Comprehensive Tax & Legal Solutions

What is reasonable compensation? Pt. 1

On Behalf of | Dec 6, 2016 | Tax Law

When a company pays employees, it is presumed to some degree, that it pays them only enough to prevent them from leaving and going to work elsewhere. This equation changes when the company is controlled by the individual being paid. The IRS often suspects owners are manipulating pay of insiders as a means of obtaining a tax deduction or reducing the income of the entity.

In a case from this year, the Tax Court disagreed with IRS’s disallowance of the deduction of a large concrete contractor in Arizona. The company had paid two brothers who were also principle owners of the entity $4 million and $7.3 million, as well as $500,000 to an entity that the brothers owned which supplied contract to the business. The company deducted these amounts and the IRS issued a notice of tax deficiency, arguing the amounts were not “reasonable compensation” as allowed under IRC section 162.

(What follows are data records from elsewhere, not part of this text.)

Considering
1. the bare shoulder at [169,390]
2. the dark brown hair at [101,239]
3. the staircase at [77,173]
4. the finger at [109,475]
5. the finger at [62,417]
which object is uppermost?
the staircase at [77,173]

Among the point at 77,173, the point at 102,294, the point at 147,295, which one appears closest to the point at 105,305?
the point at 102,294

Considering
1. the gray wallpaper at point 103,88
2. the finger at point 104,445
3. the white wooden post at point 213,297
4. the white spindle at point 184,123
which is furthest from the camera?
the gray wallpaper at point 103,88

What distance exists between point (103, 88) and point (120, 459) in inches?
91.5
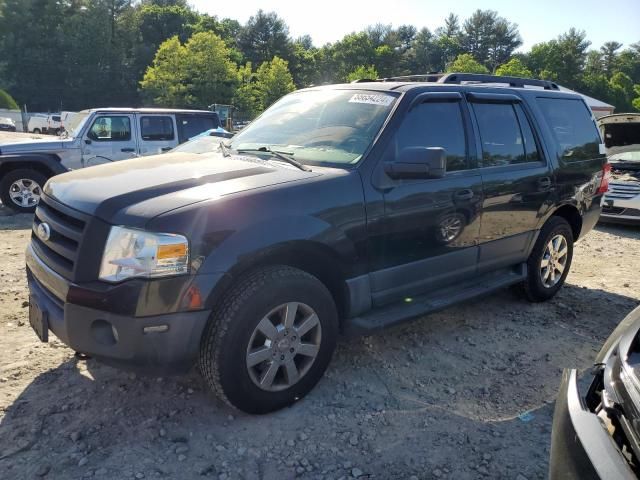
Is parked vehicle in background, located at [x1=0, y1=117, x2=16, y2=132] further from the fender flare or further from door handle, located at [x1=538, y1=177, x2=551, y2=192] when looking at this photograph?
door handle, located at [x1=538, y1=177, x2=551, y2=192]

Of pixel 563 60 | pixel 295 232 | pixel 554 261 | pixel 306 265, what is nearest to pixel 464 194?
pixel 306 265

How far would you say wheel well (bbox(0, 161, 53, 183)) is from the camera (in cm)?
863

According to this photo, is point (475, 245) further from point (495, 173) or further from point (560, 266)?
point (560, 266)

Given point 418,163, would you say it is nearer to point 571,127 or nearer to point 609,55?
point 571,127

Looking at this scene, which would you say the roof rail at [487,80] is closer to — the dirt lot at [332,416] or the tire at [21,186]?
the dirt lot at [332,416]

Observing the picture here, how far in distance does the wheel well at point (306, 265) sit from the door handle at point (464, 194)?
115 centimetres

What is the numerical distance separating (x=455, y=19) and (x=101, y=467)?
386 ft

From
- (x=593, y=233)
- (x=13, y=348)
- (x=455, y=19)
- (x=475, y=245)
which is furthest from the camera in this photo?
(x=455, y=19)

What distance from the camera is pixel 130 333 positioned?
244 cm

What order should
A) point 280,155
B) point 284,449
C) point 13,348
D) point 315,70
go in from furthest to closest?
point 315,70, point 13,348, point 280,155, point 284,449

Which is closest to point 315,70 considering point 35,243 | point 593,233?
point 593,233

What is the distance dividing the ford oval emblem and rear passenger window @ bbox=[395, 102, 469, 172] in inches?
85.6

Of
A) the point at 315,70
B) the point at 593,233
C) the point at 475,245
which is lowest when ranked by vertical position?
the point at 593,233

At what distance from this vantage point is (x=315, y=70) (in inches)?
3073
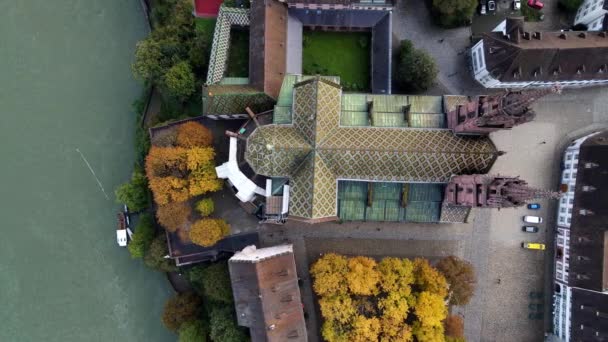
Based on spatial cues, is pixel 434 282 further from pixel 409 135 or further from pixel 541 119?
pixel 541 119

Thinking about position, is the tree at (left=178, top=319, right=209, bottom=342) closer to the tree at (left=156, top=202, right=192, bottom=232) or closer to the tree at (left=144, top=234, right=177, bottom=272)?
the tree at (left=144, top=234, right=177, bottom=272)

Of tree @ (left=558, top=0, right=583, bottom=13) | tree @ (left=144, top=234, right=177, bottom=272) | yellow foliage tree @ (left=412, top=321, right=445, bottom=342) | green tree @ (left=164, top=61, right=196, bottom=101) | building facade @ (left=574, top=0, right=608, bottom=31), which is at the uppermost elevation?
tree @ (left=558, top=0, right=583, bottom=13)

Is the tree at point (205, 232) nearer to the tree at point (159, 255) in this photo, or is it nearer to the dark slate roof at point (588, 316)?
the tree at point (159, 255)

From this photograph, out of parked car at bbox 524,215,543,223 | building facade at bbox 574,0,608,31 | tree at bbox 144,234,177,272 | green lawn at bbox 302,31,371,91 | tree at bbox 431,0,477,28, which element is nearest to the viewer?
building facade at bbox 574,0,608,31

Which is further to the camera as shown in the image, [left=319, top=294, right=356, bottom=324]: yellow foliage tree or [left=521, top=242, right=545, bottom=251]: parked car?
[left=521, top=242, right=545, bottom=251]: parked car

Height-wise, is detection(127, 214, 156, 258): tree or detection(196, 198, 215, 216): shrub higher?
detection(196, 198, 215, 216): shrub

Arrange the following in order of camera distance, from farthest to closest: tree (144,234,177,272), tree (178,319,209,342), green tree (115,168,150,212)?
green tree (115,168,150,212) → tree (144,234,177,272) → tree (178,319,209,342)

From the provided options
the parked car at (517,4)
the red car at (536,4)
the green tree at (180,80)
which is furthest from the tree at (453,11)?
the green tree at (180,80)

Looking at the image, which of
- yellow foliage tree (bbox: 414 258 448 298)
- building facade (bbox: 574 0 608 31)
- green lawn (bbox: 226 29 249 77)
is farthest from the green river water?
building facade (bbox: 574 0 608 31)
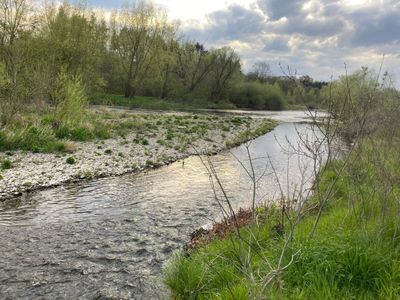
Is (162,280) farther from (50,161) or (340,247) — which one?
(50,161)

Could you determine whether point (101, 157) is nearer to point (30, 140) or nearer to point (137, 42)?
point (30, 140)

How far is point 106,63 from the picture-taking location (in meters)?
61.1

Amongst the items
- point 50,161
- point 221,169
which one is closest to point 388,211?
point 221,169

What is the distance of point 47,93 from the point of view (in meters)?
19.9

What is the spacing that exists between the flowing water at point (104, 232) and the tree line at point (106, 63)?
8.28 m

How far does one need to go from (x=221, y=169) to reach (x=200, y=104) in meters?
55.1

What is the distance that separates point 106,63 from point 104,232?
57540 millimetres

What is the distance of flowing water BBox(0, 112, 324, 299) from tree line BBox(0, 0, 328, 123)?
8.28m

The Tax Court looked to the standard used in the Ninth Circuit to define the reasonableness of compensation and applied the five-factor test: “1) the employee’s role in the company; (2) a comparison of compensation paid by similar companies for similar services; (3) the character and condition of the company; (4) potential conflicts of interest; and (5) the internal consistency of compensation arrangements.”

These factors are somewhat similar to the factors used by the Sixth Circuit, from which any Tax Court appeal would be heard from an Ohio case. The Sixth Circuit uses a nine-factor test derived from the Mayson Case.